BANGKOK. Das allgemeine Gesundheitssystem der Regierung wird nächstes Jahr einen bahnbrechenden Sprung machen, wenn Thailänder überall in ihrer Heimatprovinz, einschließlich privater Krankenhäuser, kostenlose medizinische Behandlung erhalten dürfen, indem sie einfach ihren Personalausweis vorlegen.

„Wir revolutionieren das öffentliche Gesundheitswesen des Landes. Das Paradigma wird sich zum ersten Mal seit 20 Jahren ändern“, sagte Dr. Surapong Suebwonglee, Sekretär des National Healthcare Service Plan Development Committee.

In der Anfangsphase können Personen, die in den vier Pilotprovinzen Roi Et, Phetchaburi, Phrae und Narathiwat unter das Gesundheitssystem fallen, dieses Privileg ab dem 8. Januar genießen. Eine vorherige Registrierung ist nicht erforderlich; Mitglieder können jede medizinische Einrichtung aufsuchen und sich behandeln lassen, indem sie ihren Personalausweis vorzeigen.

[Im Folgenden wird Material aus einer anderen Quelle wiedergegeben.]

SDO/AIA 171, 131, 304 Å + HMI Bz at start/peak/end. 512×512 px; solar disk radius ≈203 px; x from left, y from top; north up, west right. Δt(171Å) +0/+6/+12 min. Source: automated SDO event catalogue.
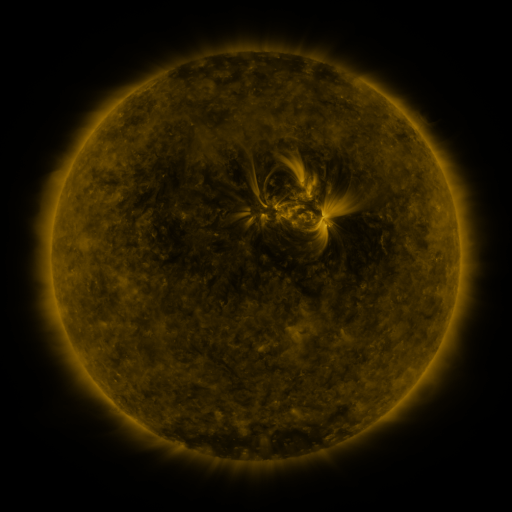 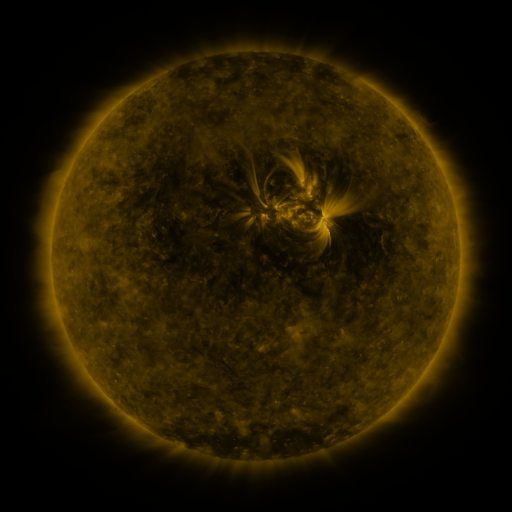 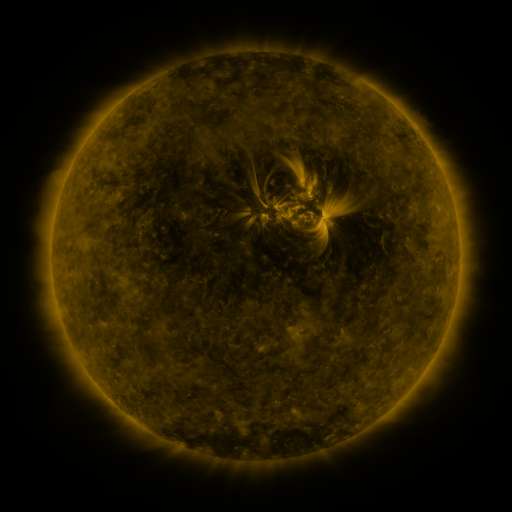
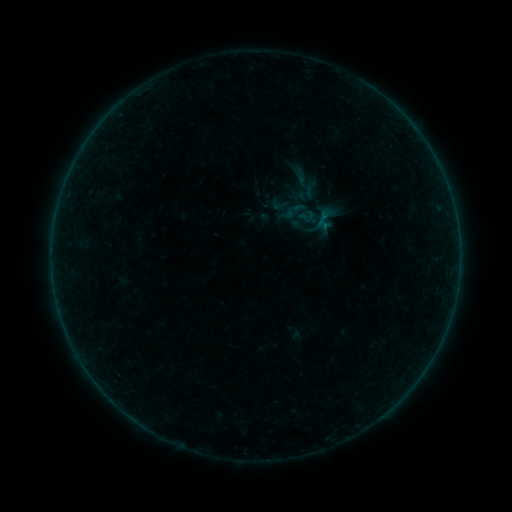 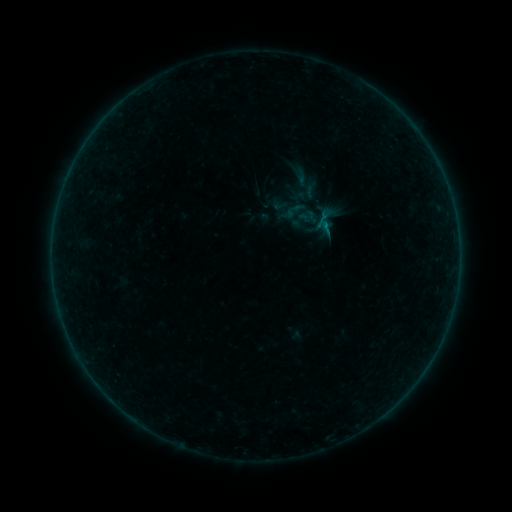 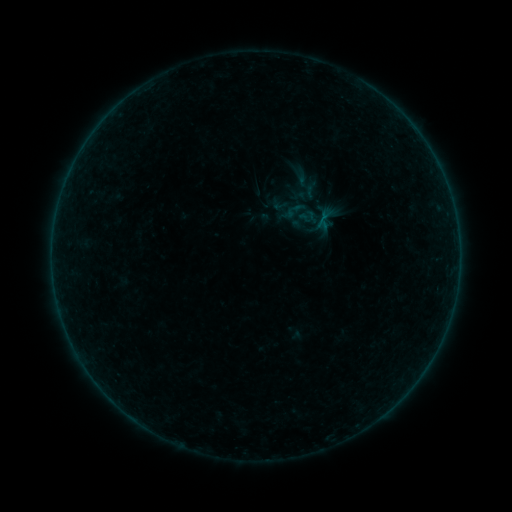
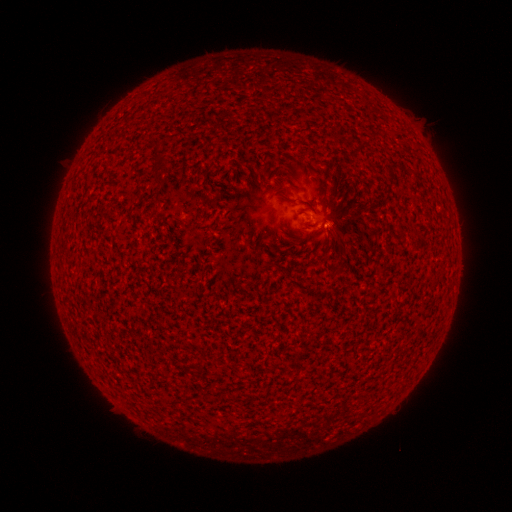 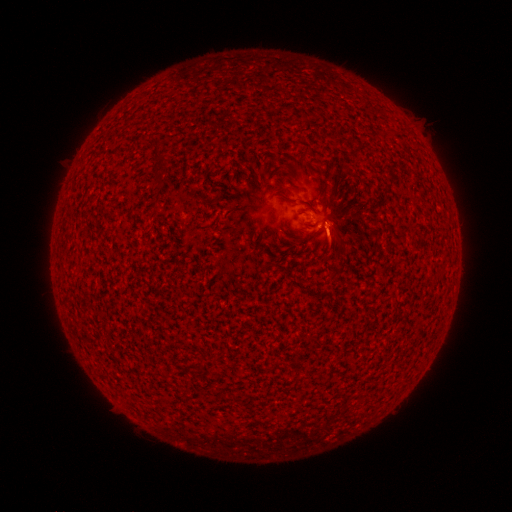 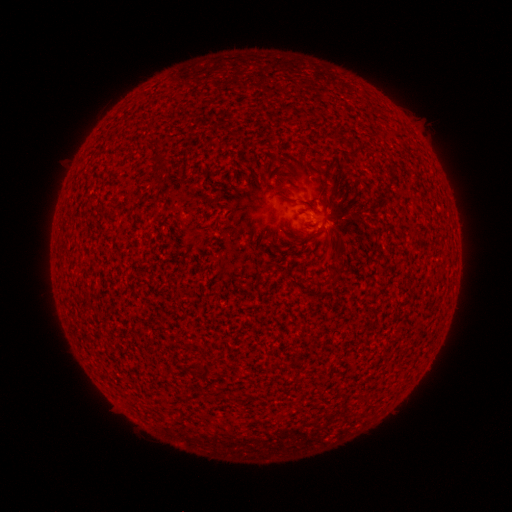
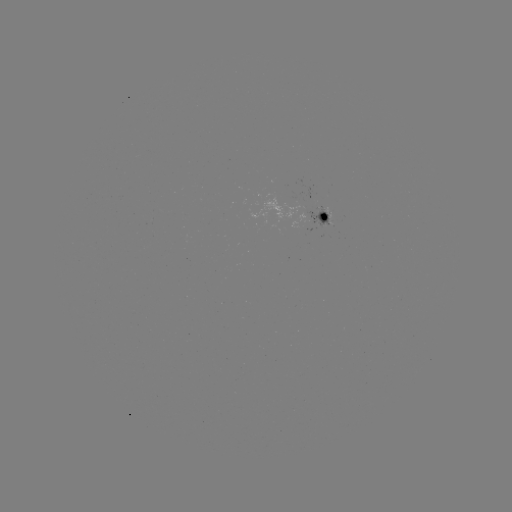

„Ich bin absolut zuversichtlich, dass dieser Schritt der Öffentlichkeit zugute kommen wird“, sagte Dr. Suradet Chawadet, Leiter des öffentlichen Gesundheitswesens von Roi Et.

„Mal sehen, wie weit wir mit der Umsetzung kommen.“

Hunderte Krankenhäuser und Kliniken in Roi Et, darunter 400 private medizinische Einrichtungen, haben inzwischen ihre Datenbanken für die Anfangsphase des Plans integriert.

Wenn die erste Phase erfolgreich ist, beginnt im März die zweite Phase, die auf acht weitere Provinzen ausgeweitet wird, bevor sie innerhalb eines Jahres schrittweise landesweit eingeführt wird.

Wichtiger Meilenstein seit 2001

Das allgemeine Gesundheitssystem, das 2001 auf Initiative der Regierung der Thai Rak Thai Partei (TRT) ins Leben gerufen wurde, hat sich erheblich weiterentwickelt. Ursprünglich kostete es für die Nutzer 30 Baht pro Besuch und es stellte einen Durchbruch im thailändischen Gesundheitssektor dar, indem es kostenlose oder kostengünstige medizinische Dienstleistungen anbot.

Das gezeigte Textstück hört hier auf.